I was lucky, because I had parents who were very involved with my school work and education. I always had help with math, French, or whatever else I was tasked to do. But, my parents also never over-stepped their role as tutor and coach, much to my dismay. Every piece of writing, every problem solved, every verb conjugated, it was all done by me, but if I got stuck, I would sit with my mom she would guide me as to how to figure out my problem. When I had trouble with biology and she couldn’t figure out how to help me, she hired one of my swimming teammates who was older and studying biology to tutor me. The idea was always to help me become self-sufficient in my learning and studying.
(A quasi-relevant aside: my friend who tutored me in biology figured out that I needed a narrative in order to learn; biology was hard for me because it was a lot of memorization. I always complained that I didn’t understand biology, when really, there was nothing to understand, only things to memorize, at least at the high school level. So we wrote stories about the cell and all of the parts and their functions, a tool I used to study for all of my biology tests from then on. I would start each biology test by writing down whatever story or stories I had come up with and then filling in the blanks. It worked, as I passed biology, and my friend went on to become an excellent university professor.)
As a professor, homework is essential if we, myself and my students, are to be able to accomplish our learning goals. I remember my mother’s lessons, and I try to help my students see how they can become self-sufficient learners
. But it is nearly impossible to get my students to do their reading or take any active reading exercises I assign seriously. While they complain about how they are bored by lectures, they fail to see the connection between being able to have meaningful class discussions and exercises if they haven’t done their reading. One day, I really will stand in silence for an entire class period
waiting for students to answer my discussion questions to show I am serious a) about students doing their readings and b) that I want to do more than just lecture.
But I also understand my role as a coach
for my students in their learning (see the above parenthetical aside). For example, when we are working on editing and revising their essays, I have them do their peer reviews or self-assessments in class, so if they have any questions or need any help, I’m there to give some guidance. What do I hear from them? Do we have to do this right now, or can we just leave and do this at home? Really? I can’t get you to do homework because of a variety of excuses (no time, too much other work, etc) and now all of a sudden you have time to do this? It frustrates me, but I tell the students that they can take the time now or take the time later.

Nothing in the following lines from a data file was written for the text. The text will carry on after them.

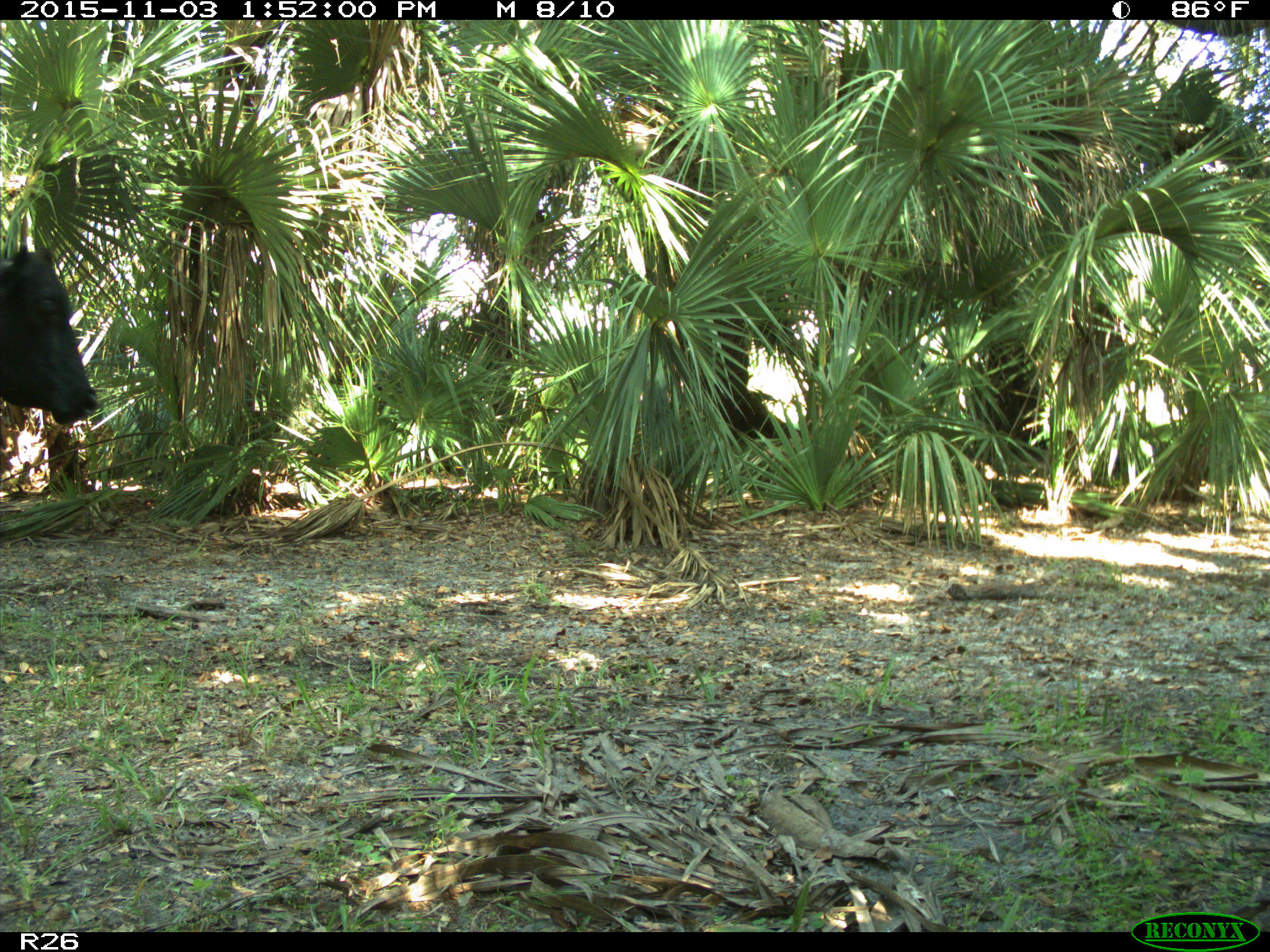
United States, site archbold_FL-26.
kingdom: Animalia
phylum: Chordata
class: Mammalia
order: Artiodactyla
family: Bovidae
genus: Bos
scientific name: Bos taurus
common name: domestic cow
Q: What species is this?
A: Bos taurus (domestic cow).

I understand the argument that students (children especially) need free time to explore and play, and that homework often drills the love of learning from them. But in university, I don’t see my students every day, and the time we spend together is very limited. I don’t have the time in class to learn all about the students’ strengths and weaknesses, and how they learn best. Tasks assigned to them to be completed outside of class is also one of the ways I can gage what tools work best for certain students. And, because we don’t see each other every day, it forces them to practice and reinforce what we’ve been doing/reading/learning.
Homework, especially in college, isn’t going anywhere. But I remember my 10-year-old self, and I work to make sure that every exercise we do, inside and outside of class, has a clear purpose. I just wish my students would actually do it.